▶ [Assignment A]
Answer each question about the Okkervil River blog passage on its own line, marking the answers (i), (ii), (iii) to match.
(i) What does the writer call the "blog-law" they set for themselves?
(ii) How many blogs has the writer written about Okkervil River so far?
(iii) How many times has the writer tried to abandon the Okkervil River blog?
▶ [Assignment B] In the Okkervil River blog passage, write out everything from "So far, I've" down to "need to write about Okkervil River.", swapping "beer" for "coffee".

▶ [Document segment]

:::

This rewriting is actually enough of a problem that I had to put in place a "blog-law" for old B., "The Rule of 5". If I write 5 blogs, and am yet still unhappy with the results, I give up. I just try my best to move on. I figure if I can't say what I want to in 5 attempts, I'm either writing about the wrong thing or writing about the right thing at the wrong time, thus I retreat, reassess, and regroup. It's not an easy thing for me to do, but so far I've managed to do it with reasonable effect...but then I decided to write about Okkervil River.

So far, I've written 13 blogs about Okkervil River, not a single one right. So far I've tried to abandon the Okkervil River blog 7 times, but once I consciously decide to write about something else, I find myself completely disinterested after at best a paragraph. My thoughts instantly turning back to Don't Fall in Love with Everyone You See, or Black Sheep Boy, or The Stand Ins. Every time I even entertain the idea of writing about something other than Okkervil River, my mind shuts down and writing starts to become a chore rather than a joy and a release, and rather than writing, I drink a bunch of beer and listen to Okkervil River records and revel in how amazing they are. The fact is, I can't seem to write about anything other than Okkervil River because I think I need to write about Okkervil River.

:::

▶ [Source material]

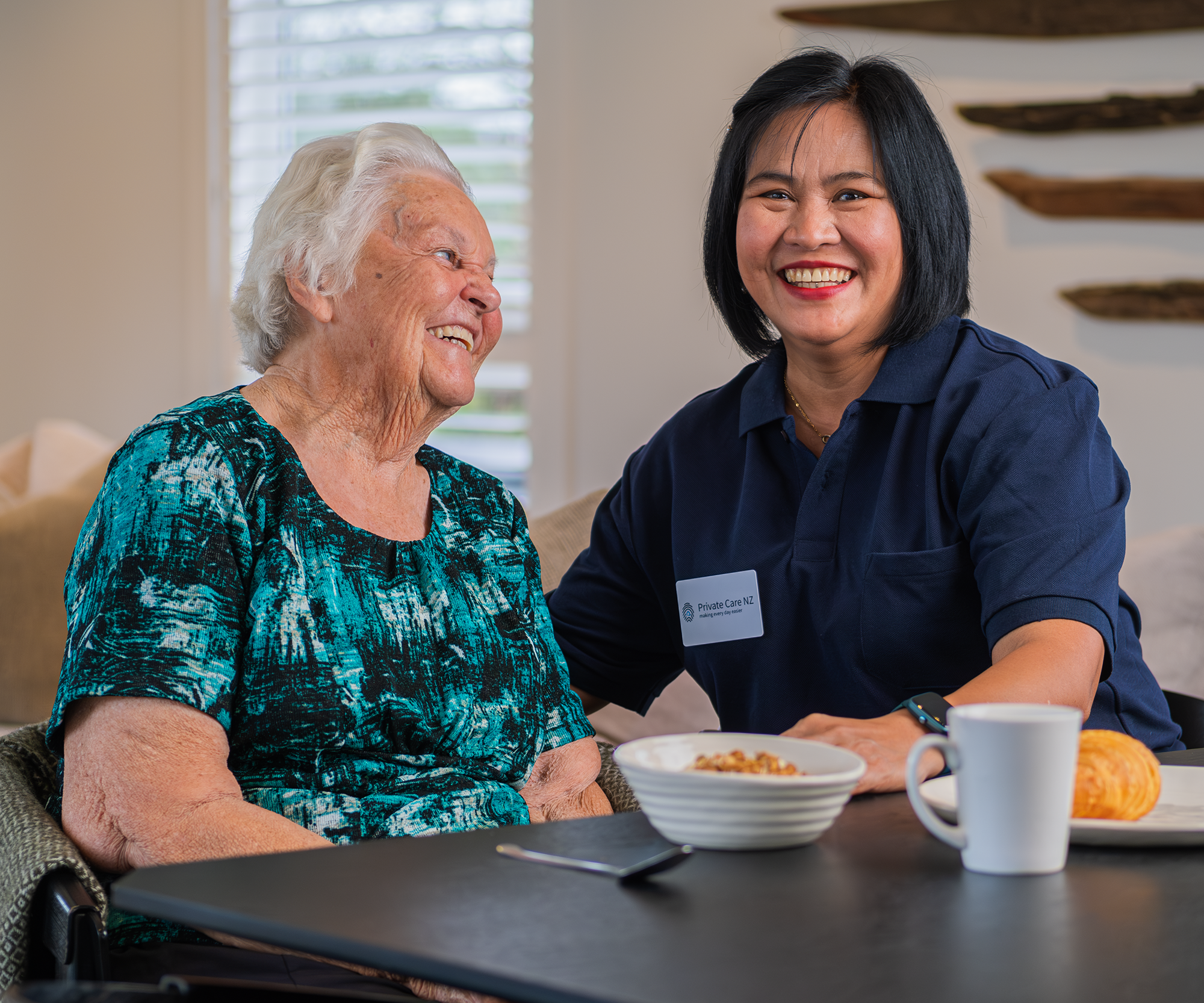 An elderly lady with her Private Care NZ carer.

:::

▶ [Task result A]
(i) "The Rule of 5"
(ii) 13
(iii) 7

▶ [Task result B]
So far, I've written 13 blogs about Okkervil River, not a single one right. So far I've tried to abandon the Okkervil River blog 7 times, but once I consciously decide to write about something else, I find myself completely disinterested after at best a paragraph. My thoughts instantly turning back to Don't Fall in Love with Everyone You See, or Black Sheep Boy, or The Stand Ins. Every time I even entertain the idea of writing about something other than Okkervil River, my mind shuts down and writing starts to become a chore rather than a joy and a release, and rather than writing, I drink a bunch of coffee and listen to Okkervil River records and revel in how amazing they are. The fact is, I can't seem to write about anything other than Okkervil River because I think I need to write about Okkervil River.